Encrypt/Decrypt a file in php with OpenSSL

In today's digital age, ensuring security of sensitive information is paramount. One effective way to safeguard data is through encryption. In this blog, we'll explore the fundamentals of file encryption and decryption using PHP OpenSSL extension.

First, you need to make sure you have OpenSSL library installed and You have installed and enabled PHP OpenSSL extension.

An example to encrypt a file look like this:

$encryptionKey = 'YourEncryptionKey';
// Read the content of the file
$fileContent = file_get_content($file);

// Generate an initialization vector (IV)
$iv = openssl_random_pseudo_bytes(
    openssl_cipher_iv_length('AES-256-CBC')
);

// Encrypt the file content
$encryptedContent = openssl_encrypt(
    $fileContent,
    'AES-256-CBC',
    $encryptionKey,
    0,
    $iv
);

// Concatenate the IV and encrypted content
$encryptedData = $iv.$encryptedContent;

In this example, the file at $fileContent is read, encrypted using AES-256-CBC algorithm, and then saved to $encryptedFile.

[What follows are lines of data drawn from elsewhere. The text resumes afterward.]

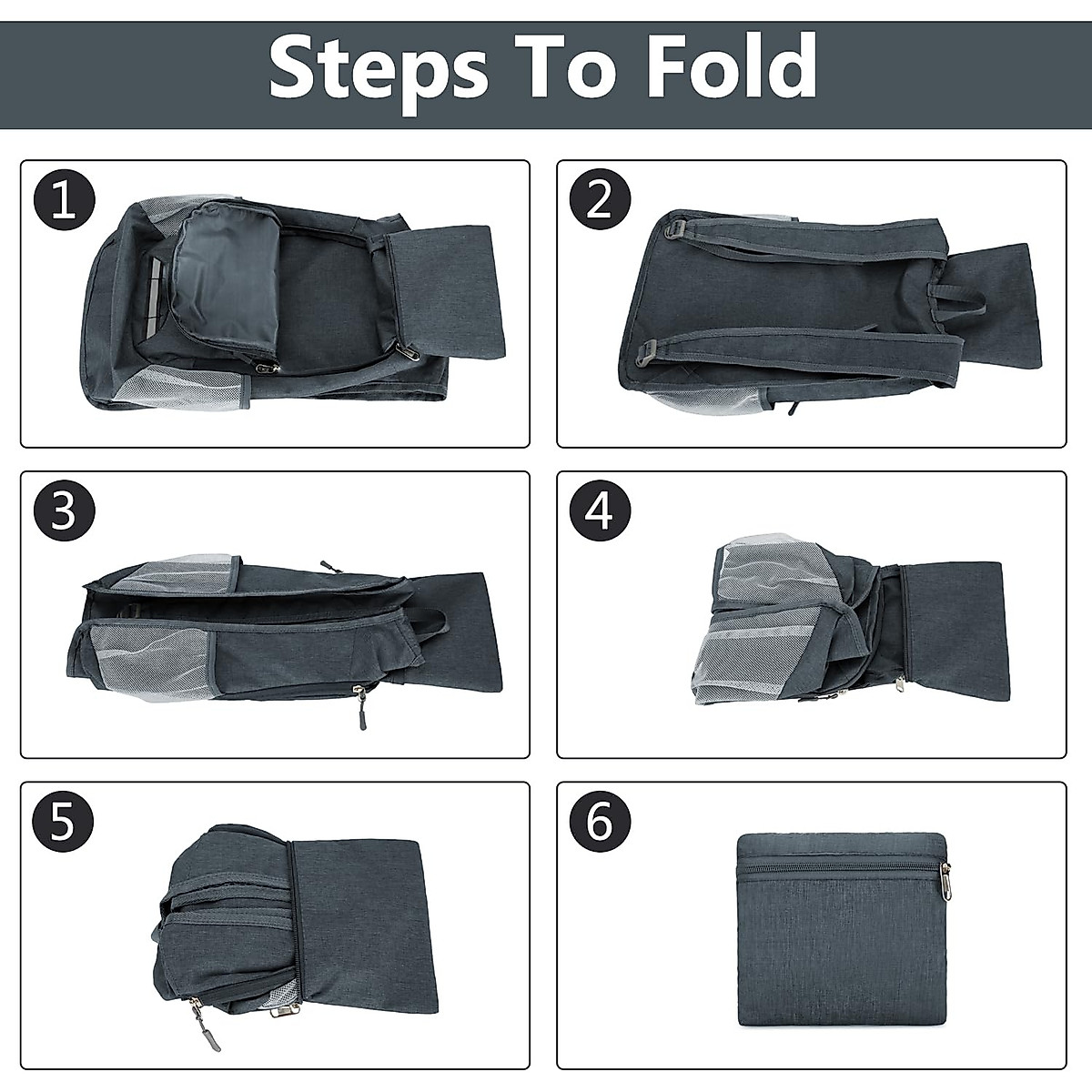 Steps To Fold

1

2

3

4

5

6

The encryption key $encryptionKey is used along with a randomly generated initialization vector $iv to encrypt the content.

An example to decrypt a file:

$encryptionKey = 'YourEncryptionKey';
// Read the content of the file
$fileContent = file_get_content($file);

// Extract the IV and encrypted content
$iv = substr(
    $fileContent,
    0,
    openssl_cipher_iv_length('AES-256-CBC')
);
$encryptedContent = substr(
    $fileContent,
    openssl_cipher_iv_length('AES-256-CBC')
);

// Decrypt the content
$decryptedContent = openssl_decrypt(
    $encryptedContent,
    'AES-256-CBC',
    $encryptionKey,
    0,
    $iv
);

In this example, the encrypted data is read from $fileContent. The initialization vector $iv and encrypted content are extracted from the data. The content is then decrypted using the same encryption key $encryptionKey and written to $decryptedFile.

Make sure to replace 'YourEncryptionKey' with a strong and secure encryption key of your choice.

Please note that symmetric encryption requires keeping the encryption key secure. If you need to transmit or store the encrypted file securely, you may also consider using asymmetric encryption (public-key cryptography) where different keys are used for encryption and decryption.